Her father stirred. He raised his head and looked around.

“Pip?”

Wayne and Heather looked at each other.

He father pushed himself up in the chair. “Pip?” His voice was stronger.

It took her back to the garage. Her tomboy, grease-monkey days. The good days. The best days.

It was a nickname Wayne had started and she had always hated. Pip.  Pippi.  As in Pippi Longstocking. Precocious kid from an old movie. Goofy, red pigtails and a gap-toothed smile that seemed frozen in perpetual amazement. She hated the reference. She hated the name. Which only made Wayne use it more.

Sometime after Wayne had begun his new quest to irritate his little sister, she was in the garage with her father. It was a hot summer evening. A fan blowing the greasy air around, making it just cool enough to be tolerable. A Reds game on the radio. He was working, she was watching. Just happy to be away from Wayne. She would go from bench to bench, running her hands over the cool steel of the tools, picking up a hammer or a pipe wrench or anything that looked too big and heavy to handle. She would hold it in both hands, amazed that anyone could make use of something so cumbersome.

The radio announcer droned on. The sleepy one. There were always two doing the game. One was more energetic and then there was the sleepy one. Talking so slow.  So easy.  She could sleep to the sound of his soothing voice.

Two and two the count.

She had no idea what that meant. Meaningless numbers. Just part of the peaceful background.

Check swing, fouled off.

“Did he just say Chuck Swain?”

“What’d you say?”

“The radio announcer. He just said something about Chuck Swain? Why would he be talking about Chuck Swain?” Chuck Swain being her friend who lived two blocks over.

Her father laughed.

“No, not Chuck Swain. Check swing. It’s when the batter almost swings but stops himself. Check swing.”

“Oh.”

Swing and a miss. That’s the third strikeout for Hernandez.

Her father laughed again. “Chuck Swain. That’s a good one.”

It made her feel good to make her father laugh.

“Hey, Pip, can you hand me those channel locks on the bench there?”

Pip. Not Pippi. Just Pip. And there was something in the way he said it that was not demeaning. Not a nickname to be cruel, a pet name. A name that would be special to her for the next several years.

She studied the assortment of wrenches on the bench. She saw one with the words Channel Lock imprinted on the silvery-gray steel.

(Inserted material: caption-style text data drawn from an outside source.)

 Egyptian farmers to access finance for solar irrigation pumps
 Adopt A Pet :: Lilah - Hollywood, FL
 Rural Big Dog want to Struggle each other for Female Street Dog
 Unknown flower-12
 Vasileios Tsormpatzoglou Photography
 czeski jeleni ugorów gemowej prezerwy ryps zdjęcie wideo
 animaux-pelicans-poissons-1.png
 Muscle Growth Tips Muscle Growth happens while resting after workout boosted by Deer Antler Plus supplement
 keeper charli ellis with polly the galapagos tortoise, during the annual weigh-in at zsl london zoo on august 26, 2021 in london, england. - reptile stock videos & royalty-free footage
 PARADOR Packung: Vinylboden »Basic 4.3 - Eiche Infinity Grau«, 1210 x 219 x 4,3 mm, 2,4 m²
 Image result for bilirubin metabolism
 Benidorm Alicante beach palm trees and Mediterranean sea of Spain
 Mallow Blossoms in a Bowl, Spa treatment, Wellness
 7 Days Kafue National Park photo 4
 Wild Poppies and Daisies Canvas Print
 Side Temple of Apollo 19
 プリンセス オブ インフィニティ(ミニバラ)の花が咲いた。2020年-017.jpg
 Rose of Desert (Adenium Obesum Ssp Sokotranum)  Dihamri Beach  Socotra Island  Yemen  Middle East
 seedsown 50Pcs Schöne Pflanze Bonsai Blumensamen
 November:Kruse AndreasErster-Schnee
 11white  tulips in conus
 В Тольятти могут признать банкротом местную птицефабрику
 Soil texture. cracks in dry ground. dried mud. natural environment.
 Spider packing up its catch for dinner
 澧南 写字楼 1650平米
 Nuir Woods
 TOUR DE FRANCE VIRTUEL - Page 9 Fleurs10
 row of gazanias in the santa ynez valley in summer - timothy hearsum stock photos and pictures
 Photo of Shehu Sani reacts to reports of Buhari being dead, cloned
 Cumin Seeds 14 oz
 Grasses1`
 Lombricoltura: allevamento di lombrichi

“This one, Daddy?” It was heavier than she thought it would be and she almost dropped it on her foot.

He looked up from under the hood of the car. “Yeah. That’s it.”

He took the wrench and positioned it around a fitting. Somewhere down in the tangle of greasy parts and rubber hoses, she saw another wrench at the other end of the fitting.

“Here, hold this.” He motioned for her to take the handles of the channel locks. “Both hands. I’m going to turn the other wrench and I want you to try to keep the wrench from turning, ok? Just pull back and don’t let it turn.”

She nodded, completely sure that she wouldn’t be able to do what he had asked. And when he started on his end, the wrench in her hand lurched forward.

“Ok, pull back hard.”

She steeled herself and pulled back, putting as much of her ninety pounds as she could in the effort.

He grunted. She felt the pull on the wrench, but resisted. It moved a little and she pulled even harder. Then it broke loose. The wrench stayed wrapped around the fitting but she fell backwards and ended up on the floor.

“Got it.” Then he saw her sprawled out. “You ok?”

“Did you get it loose?”

“We got it loose. Good job, Pip.”

He helped her up and he went back to work. But everything had changed.

 

And now, in Wayne’s spartan living room in Texas, this old man spoke and she responded.

She walked over to the sofa and sat down as he followed her with his eyes.

“Hi, Daddy.”


copyright 2018, joseph e bird, from the novel Heather Girl

church

Just a closer walk with Thee.
Grant it, Jesus, is my plea.

Darnell downstairs, singing. The clang of the skillet on the stove. Breakfast on a Sunday morning.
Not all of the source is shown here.